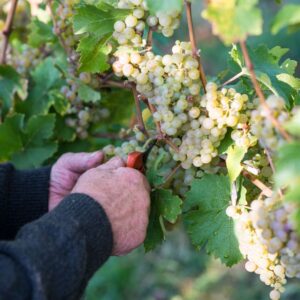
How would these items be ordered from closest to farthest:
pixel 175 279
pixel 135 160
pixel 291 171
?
pixel 291 171, pixel 135 160, pixel 175 279

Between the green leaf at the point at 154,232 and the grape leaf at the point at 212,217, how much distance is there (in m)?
0.07

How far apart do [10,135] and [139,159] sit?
552mm

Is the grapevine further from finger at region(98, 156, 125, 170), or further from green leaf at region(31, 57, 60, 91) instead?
green leaf at region(31, 57, 60, 91)

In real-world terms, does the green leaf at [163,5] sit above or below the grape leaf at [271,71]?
above

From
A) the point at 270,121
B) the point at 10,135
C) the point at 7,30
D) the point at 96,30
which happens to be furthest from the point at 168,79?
the point at 7,30

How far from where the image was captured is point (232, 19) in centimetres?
91

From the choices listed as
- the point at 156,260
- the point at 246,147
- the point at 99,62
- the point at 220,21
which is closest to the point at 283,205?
the point at 246,147

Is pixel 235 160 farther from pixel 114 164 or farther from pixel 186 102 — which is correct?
pixel 114 164

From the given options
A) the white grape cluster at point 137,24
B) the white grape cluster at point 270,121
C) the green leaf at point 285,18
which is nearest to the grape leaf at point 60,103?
the white grape cluster at point 137,24

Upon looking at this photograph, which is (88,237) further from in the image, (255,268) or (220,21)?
(220,21)

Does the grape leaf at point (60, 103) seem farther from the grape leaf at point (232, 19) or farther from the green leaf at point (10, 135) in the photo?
the grape leaf at point (232, 19)

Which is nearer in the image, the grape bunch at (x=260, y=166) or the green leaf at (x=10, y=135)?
the grape bunch at (x=260, y=166)

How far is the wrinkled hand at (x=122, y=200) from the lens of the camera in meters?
1.33

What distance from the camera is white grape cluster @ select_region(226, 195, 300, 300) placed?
103cm
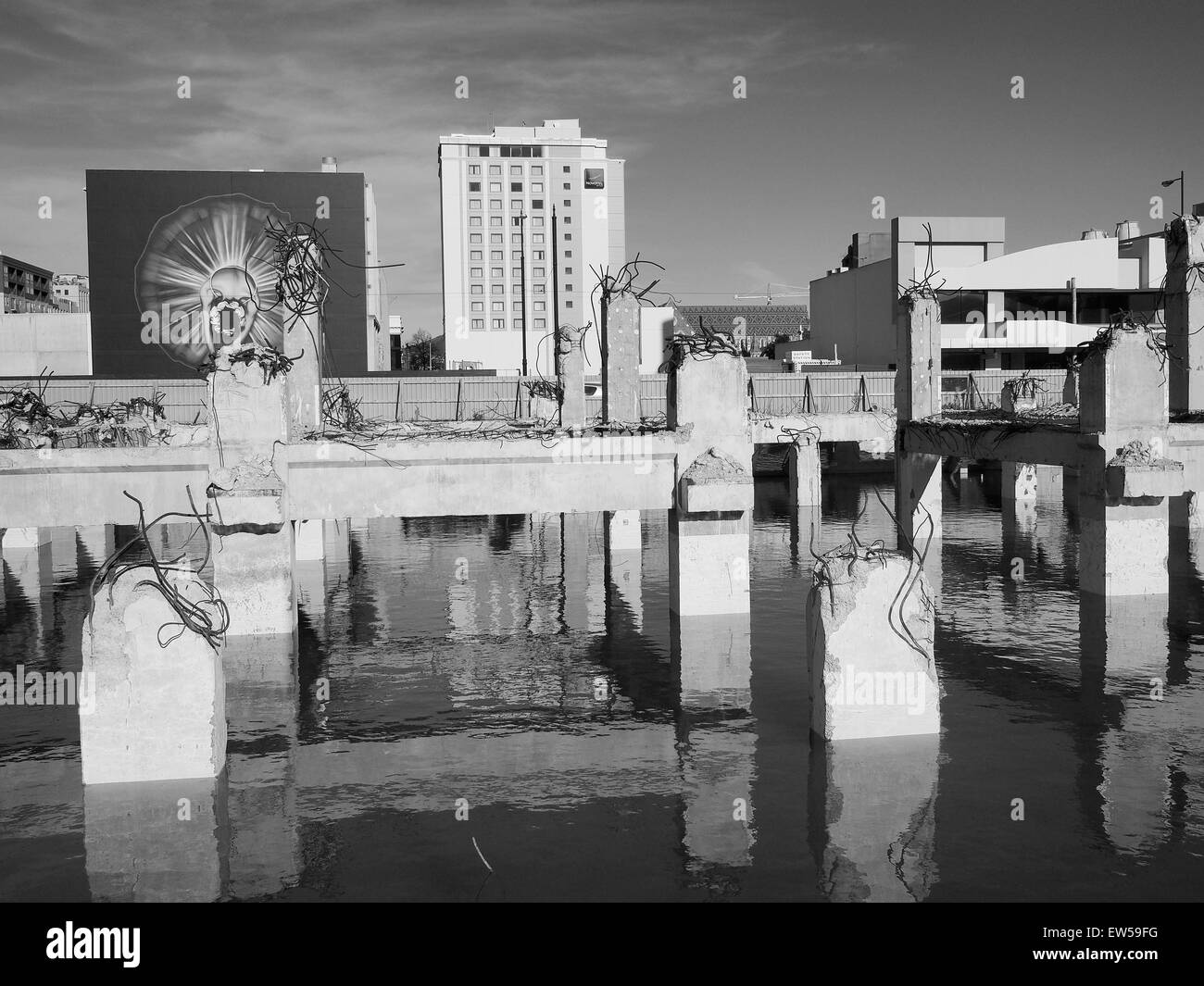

------------------------------------

● What is being asked
Copy out every entry above word for word, leaving out the pictures.

● Final result
How would these items be ordered from closest to farthest:
pixel 175 279
pixel 135 160
pixel 291 171
?
pixel 291 171, pixel 135 160, pixel 175 279

Between the green leaf at the point at 154,232 and the grape leaf at the point at 212,217, how much distance is there (in m)?
0.07

How far apart do [10,135] and [139,159] sit?
552mm

Is the grapevine further from finger at region(98, 156, 125, 170), or further from green leaf at region(31, 57, 60, 91) instead?
green leaf at region(31, 57, 60, 91)

In real-world terms, does the green leaf at [163,5] sit above or below the grape leaf at [271,71]?
above

From
A) the point at 270,121
B) the point at 10,135
C) the point at 7,30
D) the point at 96,30
which happens to be furthest from the point at 168,79?
the point at 7,30

How far from where the image was captured is point (232, 19) in centimetres?
91

From the choices listed as
- the point at 156,260
- the point at 246,147
- the point at 99,62
- the point at 220,21
which is closest to the point at 283,205?
the point at 246,147

Is pixel 235 160 farther from pixel 114 164 or farther from pixel 186 102 — which is correct?
pixel 114 164

From the given options
A) the white grape cluster at point 137,24
B) the white grape cluster at point 270,121
C) the green leaf at point 285,18
which is nearest to the grape leaf at point 60,103?
the white grape cluster at point 137,24

Upon looking at this photograph, which is (88,237) further from in the image, (255,268) or (220,21)?
(220,21)

Does the grape leaf at point (60, 103) seem farther from the grape leaf at point (232, 19) or farther from the green leaf at point (10, 135) in the photo?
the grape leaf at point (232, 19)

Which is nearer in the image, the grape bunch at (x=260, y=166) or the green leaf at (x=10, y=135)?
the grape bunch at (x=260, y=166)

How far is the wrinkled hand at (x=122, y=200) from the lens of the camera in meters?
1.33

What distance from the camera is white grape cluster @ select_region(226, 195, 300, 300) placed?
103cm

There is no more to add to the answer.